To those who suggest that Bobby Petrino is Lucy with the football and Razorback fans are a bunch of Charlie Browns, The Hog Blogger, one of our occasional contributors and the proprietor of the much-missed blog of the same name, would like to say that he, for one, knows what we're getting into.

Wesley Hitt / Arkansas

I don’t trust Bobby Petrino.

Put out your torches and set down the pitchforks — let me explain. Why is it that I find it so hard to trust our brand-new, bona fide Razorback messiah?

Funny story, actually. If you’ve got the time, I’d love to tell it.

Without the blog to tend to, I have a lot more time to just hang out in the basement of my mom’s trailer with my sister, so on this particular Tuesday afternoon a few months back, that’s precisely what I was doing.

Anyways, this guy gets up on the TV and is all like, "Blah blah blah, Bobby Petrino is a liar, a traitor, Arkansas fans don’t know what they’re getting themselves into!" I figured something was amiss, and this slick-lookin’ character must have been mistaken, so I start up the lawnmower and head over to the library so I can see what the Internets had to say.


I head to my home base for sports news and opinion, ESPN, and see what their ever-wise columnists had to say.

Nothing could have prepared me for what I encountered.

Libelous claims were being tossed about with these false prophets claiming that he would do to my beloved Hogs what he had done to these other teams I’d never even heard of. Falcons? Louisville? Who wouldn’t leave a team whose only claim to fame is being sponsored by a bat company? We have Wal-Mart, which, in case you’ve been living under a rock for the last 10 years, is the largest corporation in America. (Suck it, Exxon/Mobil.)

One guy even compared him to some sort of shark, which I didn’t really take as an insult, since sharks are awesome.

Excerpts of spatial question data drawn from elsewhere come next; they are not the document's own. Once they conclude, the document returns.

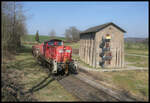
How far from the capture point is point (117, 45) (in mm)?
20844

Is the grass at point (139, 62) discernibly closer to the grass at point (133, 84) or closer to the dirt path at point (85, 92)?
the grass at point (133, 84)

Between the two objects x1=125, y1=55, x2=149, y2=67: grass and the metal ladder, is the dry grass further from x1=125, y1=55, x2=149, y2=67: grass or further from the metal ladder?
x1=125, y1=55, x2=149, y2=67: grass

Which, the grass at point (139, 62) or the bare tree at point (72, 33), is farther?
the bare tree at point (72, 33)

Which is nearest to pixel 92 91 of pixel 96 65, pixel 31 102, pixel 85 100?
pixel 85 100

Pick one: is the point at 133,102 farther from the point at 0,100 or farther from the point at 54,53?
the point at 54,53

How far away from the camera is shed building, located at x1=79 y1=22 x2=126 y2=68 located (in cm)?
1988

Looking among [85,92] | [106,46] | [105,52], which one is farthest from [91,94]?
[106,46]

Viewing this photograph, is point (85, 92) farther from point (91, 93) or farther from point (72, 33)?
point (72, 33)

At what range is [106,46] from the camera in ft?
65.9

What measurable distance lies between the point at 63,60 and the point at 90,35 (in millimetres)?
10257

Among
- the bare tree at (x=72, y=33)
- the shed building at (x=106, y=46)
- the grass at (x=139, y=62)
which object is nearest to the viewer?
the shed building at (x=106, y=46)

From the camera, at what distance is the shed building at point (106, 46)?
19.9 metres

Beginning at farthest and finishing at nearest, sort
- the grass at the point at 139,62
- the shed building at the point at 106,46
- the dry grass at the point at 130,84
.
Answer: the grass at the point at 139,62
the shed building at the point at 106,46
the dry grass at the point at 130,84

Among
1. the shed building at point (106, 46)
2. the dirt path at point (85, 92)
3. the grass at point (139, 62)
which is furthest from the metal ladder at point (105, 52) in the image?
the dirt path at point (85, 92)
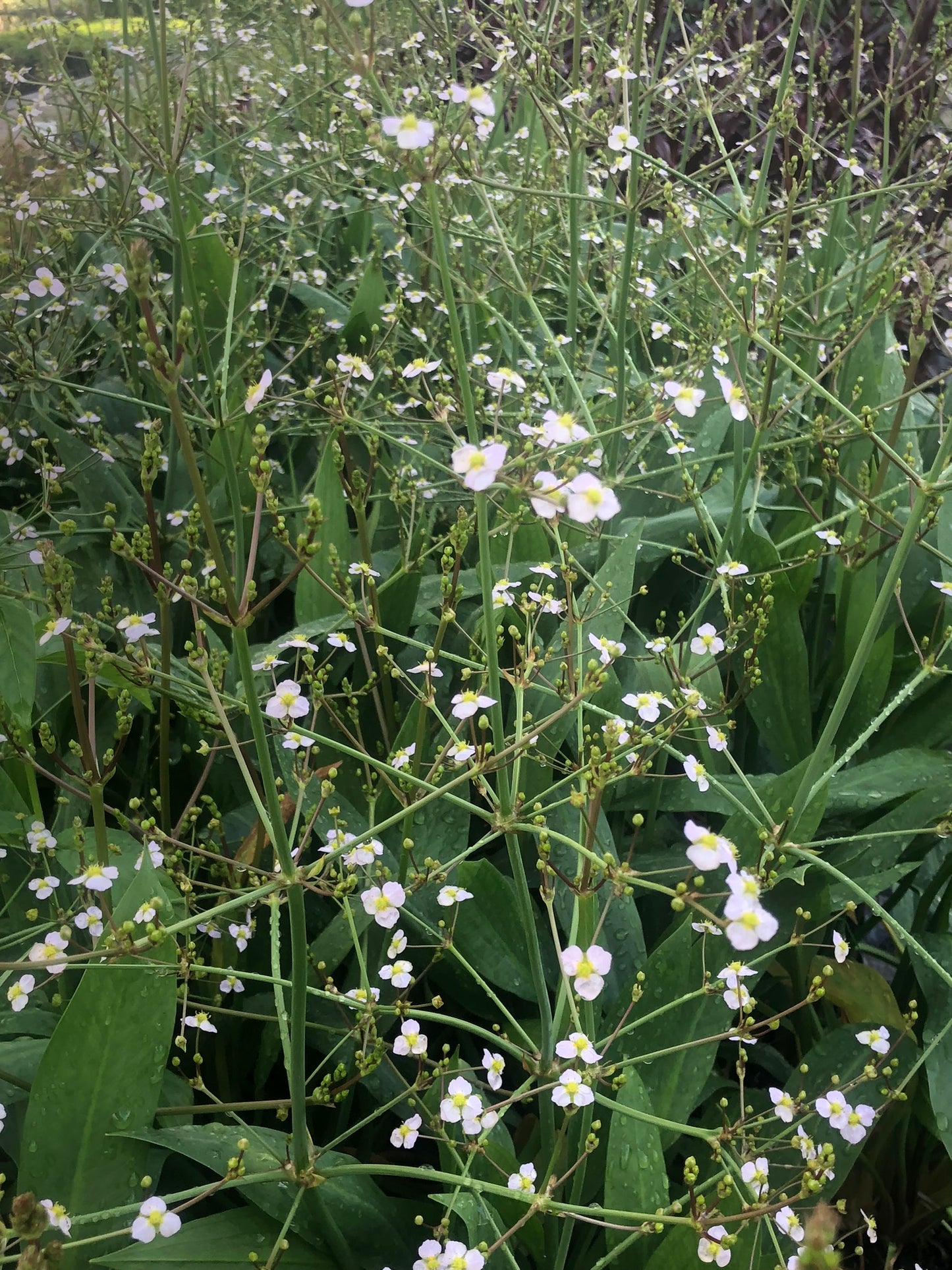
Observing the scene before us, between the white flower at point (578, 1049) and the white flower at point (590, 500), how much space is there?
1.39 feet

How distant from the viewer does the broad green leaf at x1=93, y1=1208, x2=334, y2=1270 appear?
81 cm

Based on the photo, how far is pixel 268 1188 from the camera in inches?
34.8

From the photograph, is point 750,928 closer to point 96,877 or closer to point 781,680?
point 96,877

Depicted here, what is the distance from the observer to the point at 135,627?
37.7 inches

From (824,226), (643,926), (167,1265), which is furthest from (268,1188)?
(824,226)

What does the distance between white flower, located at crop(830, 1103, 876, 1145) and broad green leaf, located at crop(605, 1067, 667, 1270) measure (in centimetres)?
17

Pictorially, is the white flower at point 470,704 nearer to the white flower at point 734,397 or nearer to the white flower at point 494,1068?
the white flower at point 494,1068

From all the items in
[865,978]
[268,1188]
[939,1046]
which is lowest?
[865,978]

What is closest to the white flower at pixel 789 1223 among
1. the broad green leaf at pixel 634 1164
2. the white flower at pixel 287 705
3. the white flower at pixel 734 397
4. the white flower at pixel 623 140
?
the broad green leaf at pixel 634 1164

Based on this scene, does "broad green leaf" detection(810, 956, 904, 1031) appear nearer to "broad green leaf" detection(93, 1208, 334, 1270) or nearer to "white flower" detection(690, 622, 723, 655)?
"white flower" detection(690, 622, 723, 655)

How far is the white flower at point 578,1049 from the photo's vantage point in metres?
0.75

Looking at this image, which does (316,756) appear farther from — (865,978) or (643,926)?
(865,978)

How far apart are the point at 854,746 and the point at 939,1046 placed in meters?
0.41

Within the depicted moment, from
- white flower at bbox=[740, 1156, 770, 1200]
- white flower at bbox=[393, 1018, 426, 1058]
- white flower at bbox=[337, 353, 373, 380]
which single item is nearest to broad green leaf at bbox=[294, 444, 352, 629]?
white flower at bbox=[337, 353, 373, 380]
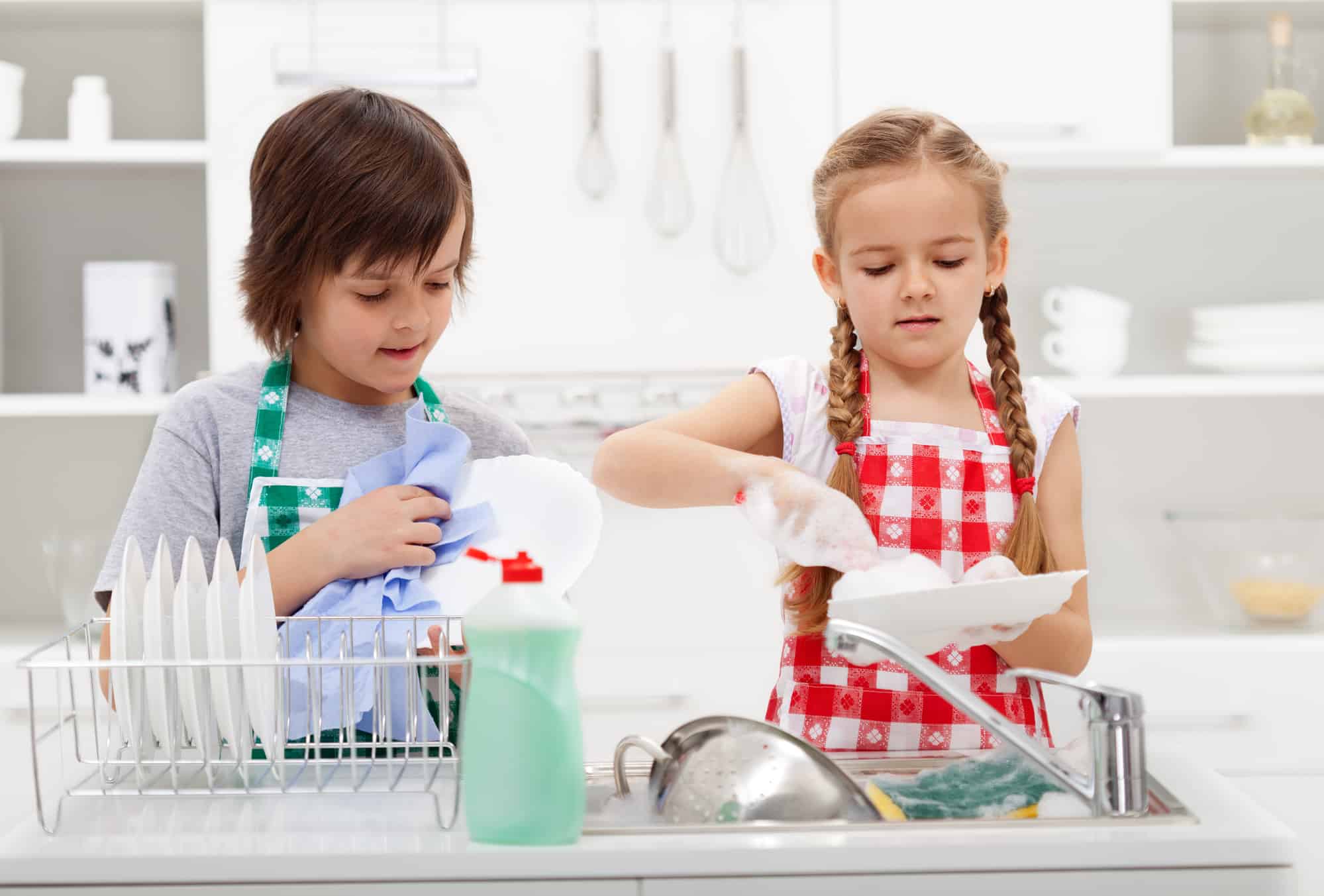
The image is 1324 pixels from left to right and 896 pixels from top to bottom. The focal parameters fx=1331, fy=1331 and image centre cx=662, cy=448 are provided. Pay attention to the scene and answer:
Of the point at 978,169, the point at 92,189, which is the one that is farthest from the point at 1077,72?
the point at 92,189

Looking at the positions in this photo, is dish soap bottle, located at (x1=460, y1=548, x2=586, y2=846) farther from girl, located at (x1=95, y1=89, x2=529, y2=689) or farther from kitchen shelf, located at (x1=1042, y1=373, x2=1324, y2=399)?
kitchen shelf, located at (x1=1042, y1=373, x2=1324, y2=399)

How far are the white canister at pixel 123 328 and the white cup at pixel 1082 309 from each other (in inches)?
58.0

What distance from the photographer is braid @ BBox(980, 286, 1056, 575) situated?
1.16 meters

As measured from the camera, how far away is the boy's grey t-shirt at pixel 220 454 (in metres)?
1.14

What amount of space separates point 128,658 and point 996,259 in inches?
30.8

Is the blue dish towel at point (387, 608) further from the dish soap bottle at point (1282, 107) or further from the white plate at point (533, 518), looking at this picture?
the dish soap bottle at point (1282, 107)

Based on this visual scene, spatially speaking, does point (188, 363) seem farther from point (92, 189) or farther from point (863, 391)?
point (863, 391)

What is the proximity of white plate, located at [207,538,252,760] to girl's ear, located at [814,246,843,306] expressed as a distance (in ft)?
1.91

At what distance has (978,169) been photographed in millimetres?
1156

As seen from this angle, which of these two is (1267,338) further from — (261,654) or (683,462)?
(261,654)

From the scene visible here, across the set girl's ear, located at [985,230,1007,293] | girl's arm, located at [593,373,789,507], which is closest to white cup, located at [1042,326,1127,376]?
girl's ear, located at [985,230,1007,293]

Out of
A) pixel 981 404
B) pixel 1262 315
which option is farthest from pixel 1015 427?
pixel 1262 315

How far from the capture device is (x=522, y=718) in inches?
30.3

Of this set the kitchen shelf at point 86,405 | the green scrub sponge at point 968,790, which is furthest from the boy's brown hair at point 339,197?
the kitchen shelf at point 86,405
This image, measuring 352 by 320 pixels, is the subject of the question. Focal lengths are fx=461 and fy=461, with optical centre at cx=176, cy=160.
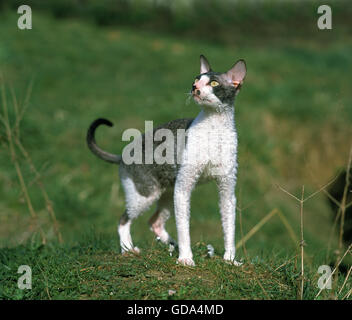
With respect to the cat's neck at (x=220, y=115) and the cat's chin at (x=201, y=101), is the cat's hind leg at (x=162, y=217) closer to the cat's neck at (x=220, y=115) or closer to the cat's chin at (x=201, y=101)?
the cat's neck at (x=220, y=115)

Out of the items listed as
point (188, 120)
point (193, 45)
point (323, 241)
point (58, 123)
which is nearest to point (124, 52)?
point (193, 45)

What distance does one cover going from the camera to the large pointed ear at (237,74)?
384cm

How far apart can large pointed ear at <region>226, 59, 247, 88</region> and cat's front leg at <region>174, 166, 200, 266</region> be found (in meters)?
0.81

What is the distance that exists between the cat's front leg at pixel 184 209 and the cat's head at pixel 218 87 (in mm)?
613

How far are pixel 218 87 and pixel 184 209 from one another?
3.50 feet

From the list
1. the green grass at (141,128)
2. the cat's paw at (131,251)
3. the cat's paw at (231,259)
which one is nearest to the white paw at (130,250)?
the cat's paw at (131,251)

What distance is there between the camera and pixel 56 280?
384 cm

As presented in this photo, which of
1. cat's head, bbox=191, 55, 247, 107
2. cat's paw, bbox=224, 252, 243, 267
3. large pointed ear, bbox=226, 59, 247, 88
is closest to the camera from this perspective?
cat's head, bbox=191, 55, 247, 107

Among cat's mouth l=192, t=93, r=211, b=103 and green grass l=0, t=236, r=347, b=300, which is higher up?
cat's mouth l=192, t=93, r=211, b=103

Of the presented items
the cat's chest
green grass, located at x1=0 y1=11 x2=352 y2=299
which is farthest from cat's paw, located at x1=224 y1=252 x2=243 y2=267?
the cat's chest

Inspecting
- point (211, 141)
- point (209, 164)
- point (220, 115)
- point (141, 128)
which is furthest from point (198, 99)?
point (141, 128)

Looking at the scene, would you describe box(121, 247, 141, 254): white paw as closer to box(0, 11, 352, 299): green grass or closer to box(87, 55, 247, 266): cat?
box(0, 11, 352, 299): green grass

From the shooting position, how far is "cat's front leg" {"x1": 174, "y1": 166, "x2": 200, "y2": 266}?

How many other creatures have a week devoted solely to their existence?

image courtesy of Razorback Expats

The Hogs are a certified, Division I program in the S-E-C! Why would a coach waste his time when he has the opportunity to coach an elite, top-level program in the only league that matters?

Even as the hatred slowly built up in my fiery, Southern soul for the malicious charlatans at ESPiN bent on destroying my favorite team, I couldn’t help but think they had a point.

Maybe my newest man-crush wasn’t sent here from above to make everything in the world right. Maybe he wouldn’t be here for eternity. After I got over the initial shock of my wildest dreams maybe not coming true, the strangest thing happened.

I realized I was OK with that. Even if he doesn’t stay here for the next 30 years, he’ll at least be here for the next 20, and for me, that’s enough. I don’t consider myself a smart man, but from where I’m sitting, that makes sense.

So you heard it here first, Hog fans. If, 20 years down the road, Bobby Petrino decides to leave our Fayettevillian oasis for Knoxville or Tuscaloosa, I’ll have no hard feelings. Do I think the guy’s going to win 10 national championships while he’s here? No, of course not. That’s unrealistic.

But, I will say, If I were a betting man, I’d put the over/under at six.

So, with 20 years of at least decent football to erase the last 10 years of hellish memories and images that will never leave my tortured soul, it will be well worth it. (Note: There is still blood spattered on the wall of my mom’s trailer from the oh-so-memorable Stoernover.)

So, Mr. Petrino, from the mouth of The Hog Blogger, thanks for the memories. (Proactively, of course.)

P.S. - Just kidding about all the trailer stuff. My mom’s trailer doesn’t have a basement.